It's been a very long time since I've had such a lousy year on the bike. The fantasy of having limitless time to train for cross season last fall became the reality of being general contractor for the house, instead. Beat and especially beat up at the end of the season, I took most of December off and spent January on the mountain bike doing fun rides and a few road rides when the mood struck me. I think that unless you have early season races to prep for, the off-season should last as long as it takes to feel motivated again, and that didn't happen until early February.
Between traveling to France to find an apartment and breaking some ribs, though, I didn't get far with my new-found motivation. A month after my stupid crash, I started slowly building some strength and testing the ribs, culminating in my first victorious exploratory ride in the country, and then immediately the full brunt of food poisoning.
7 days in bed and 8 lost pounds later, I started again last week, on the same ride as the week before, hoping to recapture that momentum. An hour into the ride, just when I'd finally gotten to the open roads, the IT band in right knee started hurting. Ugh. Turn around and get nothing out of a 2.5 h ride, or ride it out and hope it's transient? I chose the latter, and an hour later it was pretty clear that was the wrong decision. By the time I got home, I'd been riding with the right leg clipped out for nearly an hour due to knee and hip pain and I couldn't walk for 2 more days.
I didn't realize until this spring how big a deal for me riding my bike is. Though feeling fit is important, and the stress release that exercising brings is a big plus, it's the exploring, the buzz of riding in city traffic and thrill of finding new roads in the country, the variety of experiences on the bike that make it so rewarding.

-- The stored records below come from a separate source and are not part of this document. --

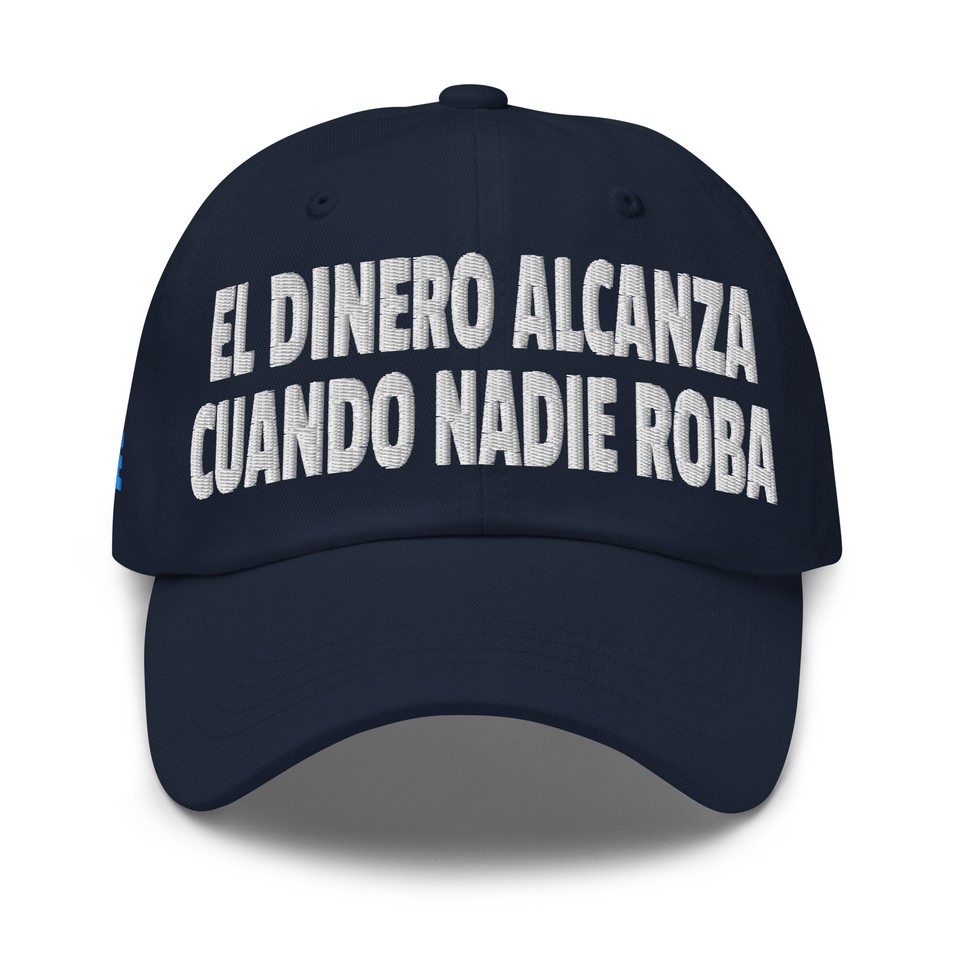 Nayib Bukele El Dinero Alcanza Cuando Nadie Roba Gorra Bordada ...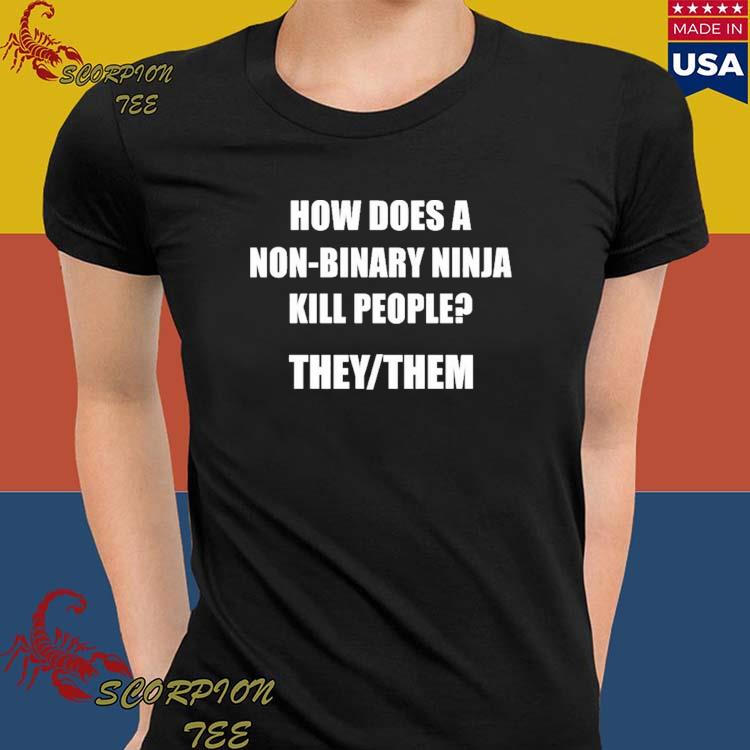 How Does A Non-Binary Ninja Kill People They Them Shirt - Zerelam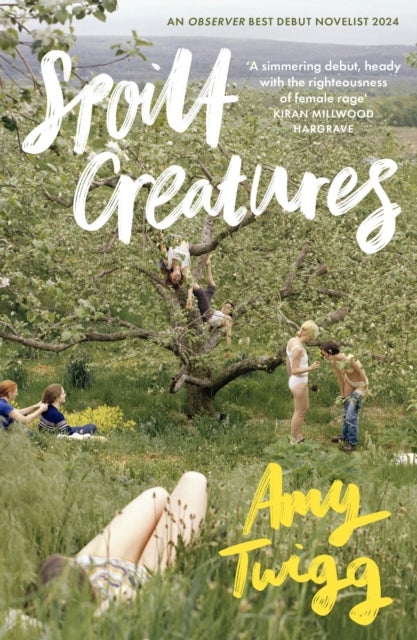 Spoilt Creatures - An Observer Best Debut of 2024 - 'compelling, cultish and utterly feral' Alice Slater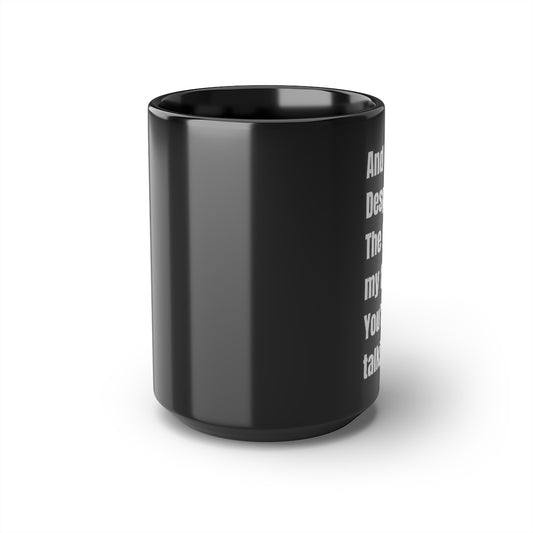 And yet...Black Mug, 15oz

After a week of healing and stretching, I did my 3rd ride in 3 weeks on Tues, just 40 minutes until my knee and hip started to hurt. Stretch some more. Next day made it an hour. Stretch some more. And today I made it 90 minutes, with some discomfort, but no pain. And even doing 90 minutes like a hamster in a wheel around Longchamps was a big emotional boost. I'm reluctant to get too excited about more interesting rides, since every step forward this year has been followed by a major step back, but I'm cautiously optimistic.
To celebrate today's small victory on the bike, I made a bicycle wheel-inspired lunch. Some leftover potatoes, a smidgeon of prosciutto, and some garlic browned in olive oil and then encased in egg in a vaguely spoke-like pattern, topped with some crispy sauteed baby artichoke. You wouldn't want to ride a while this out of true, but with a little frisee salad and some home-made lemon yogurt, it was easy to feel optimistic about riding in the upcoming weekend.